Problem description.
Carry on the article about attorney David I. Shapiro from the point where it ends.
-- Start of Passage to read --
- Born: David Israel Shapiro June 17, 1928 New York City, U.S.
- Died: October 1, 2009 (aged 81) London, England
- Education: University of Wisconsin–Madison Brooklyn College (LLB)
- Occupations: Attorney; activist;

= David I. Shapiro =

American lawyer and activist (1928–2009)

David Israel Shapiro (June 17, 1928 - October 1, 2009) was an American 1st Amendment attorney and civil liberties activist, known best in the United States for his key roles defending people against accusations by the House Committee on Un-American Activities, his representation of the American Nazi Party in a free speech case, and his pioneering of class action lawsuits.

==Early life and education==
Born in 1928 in Brooklyn, New York, Shapiro studied at the University of Wisconsin–Madison and Brooklyn College. He served from 1944 to 1946 in the United States Navy during World War II. Accepted to the New York Bar in 1949, he distinguished himself after becoming one of the youngest attorneys to join the Supreme Court Bar in 1955.

==Legal career==
In 1956, Shapiro represented Kendrick Cole in front of the Supreme Court, leading to a decision undermining the Loyalty-Security program. In the 1960s, Shapiro led opposition to several Hollywood companies that refused to employ people who had refused to cooperate with the House Committee on Un-American Activities, aiming to show that they were in restraint of trade.
-- End of Passage to read --
-- Start of Stored data --
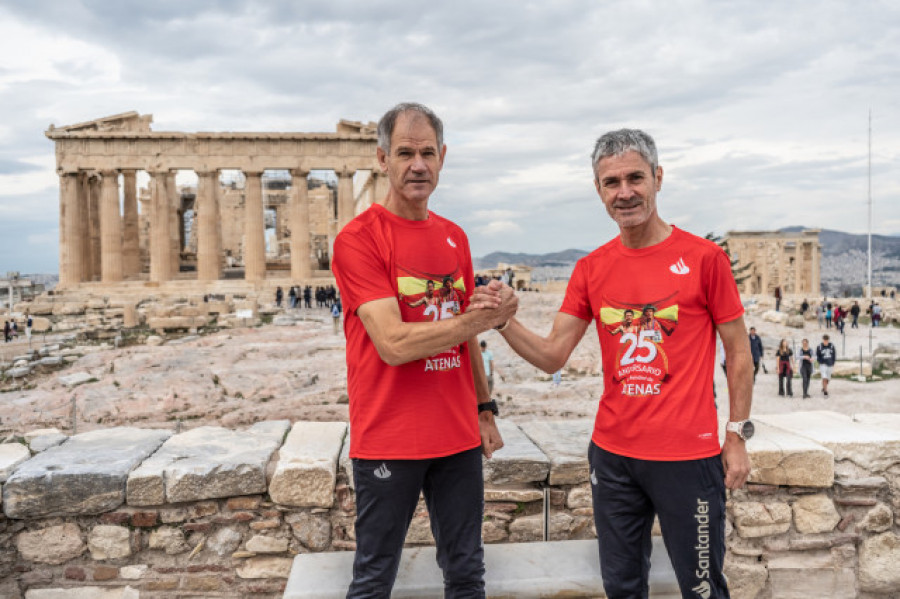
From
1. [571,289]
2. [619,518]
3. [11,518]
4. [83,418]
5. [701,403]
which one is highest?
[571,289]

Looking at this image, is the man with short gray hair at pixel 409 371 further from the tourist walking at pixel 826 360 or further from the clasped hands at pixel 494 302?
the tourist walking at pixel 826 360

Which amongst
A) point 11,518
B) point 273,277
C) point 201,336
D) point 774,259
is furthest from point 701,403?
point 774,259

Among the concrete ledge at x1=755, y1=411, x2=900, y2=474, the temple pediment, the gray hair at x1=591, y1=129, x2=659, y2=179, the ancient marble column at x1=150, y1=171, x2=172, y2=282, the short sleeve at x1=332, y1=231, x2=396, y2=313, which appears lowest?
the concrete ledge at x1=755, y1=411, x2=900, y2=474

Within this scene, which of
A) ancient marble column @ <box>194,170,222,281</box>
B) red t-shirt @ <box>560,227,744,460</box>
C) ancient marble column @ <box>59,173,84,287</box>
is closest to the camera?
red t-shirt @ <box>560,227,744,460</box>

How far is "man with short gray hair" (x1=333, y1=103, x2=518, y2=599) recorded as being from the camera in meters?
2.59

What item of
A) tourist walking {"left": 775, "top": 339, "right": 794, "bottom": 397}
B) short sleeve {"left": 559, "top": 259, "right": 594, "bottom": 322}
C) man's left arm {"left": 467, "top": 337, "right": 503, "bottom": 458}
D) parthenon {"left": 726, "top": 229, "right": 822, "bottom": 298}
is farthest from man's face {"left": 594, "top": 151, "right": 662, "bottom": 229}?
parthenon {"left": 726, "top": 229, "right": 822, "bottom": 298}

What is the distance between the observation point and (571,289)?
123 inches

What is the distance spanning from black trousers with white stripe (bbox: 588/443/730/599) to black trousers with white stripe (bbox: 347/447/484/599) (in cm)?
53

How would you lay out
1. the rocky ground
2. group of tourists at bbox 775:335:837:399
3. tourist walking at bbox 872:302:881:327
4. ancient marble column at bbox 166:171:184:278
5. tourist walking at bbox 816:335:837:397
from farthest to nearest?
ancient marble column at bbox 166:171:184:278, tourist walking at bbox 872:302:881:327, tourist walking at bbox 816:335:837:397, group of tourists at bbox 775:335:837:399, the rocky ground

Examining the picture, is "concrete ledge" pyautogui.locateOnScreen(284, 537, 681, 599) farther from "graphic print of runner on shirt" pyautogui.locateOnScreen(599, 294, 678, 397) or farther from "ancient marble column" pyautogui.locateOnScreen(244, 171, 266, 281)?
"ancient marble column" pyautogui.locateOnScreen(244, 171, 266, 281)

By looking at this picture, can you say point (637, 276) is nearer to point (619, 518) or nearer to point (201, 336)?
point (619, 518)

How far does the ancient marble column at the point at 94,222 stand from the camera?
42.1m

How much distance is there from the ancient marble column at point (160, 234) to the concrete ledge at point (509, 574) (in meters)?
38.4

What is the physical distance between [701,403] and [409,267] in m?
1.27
-- End of Stored data --
Response to the exercise.
In February 1960, Shapiro was asked to represent American Nazi Party leader George Lincoln Rockwell by the American Civil Liberties Union, to which he reportedly replied "My middle name’s Israel. I’m not going to represent this sonofabitch." Regardless of his initial reaction, Shapiro took the case, getting Rockwell's case dismissed in roughly twenty minutes. After the hearing, Rockwell reportedly told Shapiro: "Listen up, Jewboy, just because you got me off, that doesn’t do anything for you. Make sure you understand that I’ll watch as you and all the other Jews go to the gas chamber." Shapiro's family would endure harassment from Jewish protesters for months afterward.

Shapiro argued the case of Silver v. New York Stock Exchange in 1963 before the Supreme Court, representing a securities dealer who had been excluded from wire connections because of grounds that he was disloyal. The Court upheld the right of the dealer to challenge his exclusion.

In 1973, Shapiro led the defense of former Richard Nixon White House Counsel Charles Colson, a friend and law partner. Regardless, Colson was convicted, and sentenced to 1–3 years in prison.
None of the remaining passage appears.